Rio  de Janeiro, 22 de julho de 2011

Carlos,

Rasguei a última carta. Nada do que eu escrevia parecia sério. A essa altura, já sinto como se a minha história fosse um grande clichê que não merecesse vida. Cada palavro que traço torta leva embora um pedaço do que eu sou e quão ridículo isso pode ser aos olhos daqueles que nunca sofreram?

Eu sofro, Carlos, mas ninguém entende. Dizem que tenho que seguir com minha vida, que tenho de tomar meus remédios regularmente e pagar minhas contas em dia. Ninguém se importa realmente. Querem apenas que eu continue cumprindo o meu papel na sociedade e quando eu digo que quero que a sociedade se acabe em sua própria lama, me olham como se eu dissesse um absurdo.
Absurdo, Carlos, é viver sem ter motivo. É acordar sem querer levantar e ir dormir com a esperança de que o amanhã nunca chegue.

Voltei para casa. Não queriam me deixar voltar, mas expliquei que me sinto melhor aqui. Que a crise havia passado, que não voltaria a praticar nenhum ato de desespero. Você e eu sabemos que não se trata de um ato de desespero, mas de desesperança. É difícil fazê-los enxergar, então me calo ou, se não calo, finjo concordar. Não achei que fosse capaz de tanta dissimulação, mas precisava voltar aos meus lençóis, os teus lençóis... Aqueles que guardam a lembrança eterna do último sonho que sonhei contigo.

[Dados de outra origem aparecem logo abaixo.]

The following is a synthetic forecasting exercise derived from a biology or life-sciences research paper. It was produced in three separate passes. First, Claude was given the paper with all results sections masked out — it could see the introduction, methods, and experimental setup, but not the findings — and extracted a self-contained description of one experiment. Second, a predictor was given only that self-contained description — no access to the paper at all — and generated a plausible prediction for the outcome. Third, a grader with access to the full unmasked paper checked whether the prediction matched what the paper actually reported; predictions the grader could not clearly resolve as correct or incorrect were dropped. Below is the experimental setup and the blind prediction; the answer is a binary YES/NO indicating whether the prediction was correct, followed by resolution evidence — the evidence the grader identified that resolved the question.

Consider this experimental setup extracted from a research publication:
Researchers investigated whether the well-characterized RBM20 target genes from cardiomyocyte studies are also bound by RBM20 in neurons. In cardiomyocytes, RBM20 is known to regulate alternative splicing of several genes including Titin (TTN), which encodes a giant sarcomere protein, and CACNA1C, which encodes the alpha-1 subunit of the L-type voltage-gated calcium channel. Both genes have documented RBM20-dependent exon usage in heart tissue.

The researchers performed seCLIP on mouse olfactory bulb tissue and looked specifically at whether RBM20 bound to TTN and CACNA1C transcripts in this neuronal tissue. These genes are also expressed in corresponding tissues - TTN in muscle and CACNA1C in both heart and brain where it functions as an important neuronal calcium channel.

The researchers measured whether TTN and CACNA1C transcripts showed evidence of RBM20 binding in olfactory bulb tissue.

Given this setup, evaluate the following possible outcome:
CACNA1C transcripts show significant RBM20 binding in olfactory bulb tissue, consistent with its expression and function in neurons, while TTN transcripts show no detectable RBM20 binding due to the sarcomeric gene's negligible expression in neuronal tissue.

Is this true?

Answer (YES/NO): YES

Tive medo. Ao abrir a porta, imaginei que Alice pudesse ter vindo aqui e jogado fora tudo o que restou de ti, mas as coisas ainda estavam em seu lugar. A desordem em seus mínimos detalhes. O porta retratos que fica sobre o aparador da sala, permanecia virado. Por cima dele, uma filha de papel com um número de telefone que não lembro mais de quem é.

Cada pedaço desse apartamento carrega um pouco de ti e, se não posso mesmo partir, quero quedar-me aqui. Ser consumida lentamente por essas memórias, ser devorada por esses sentimentos de cuja beleza já até esqueci. Quero padecer. Quero padecer no que sobrou de ti. Do pouco que restou de ti. Tão pouco tu podes, inclusive, seguir com tua seguir sem eles, enquanto eu, não posso sequer pensar em respirar sem eles.

Ah, essas paredes brancas são como as de um hospício. Além delas não há vida, não há despertar, não há recomeços. Dentro delas também não. Essas paredes encerram em si toda a esperança porque não há esperança longe de ti, Carlos.

Se pudesse fazer um último pedido: Que me permitam escrever pra ti até que a última gota de sofrimento transborde em meu coração já ferido e que essa onda de dor que se espalha por meu corpo faça com que eu sinta o arrepio derradeiro na certeza de que vou pra um lugar distante, um lugar em que eu não precise existir.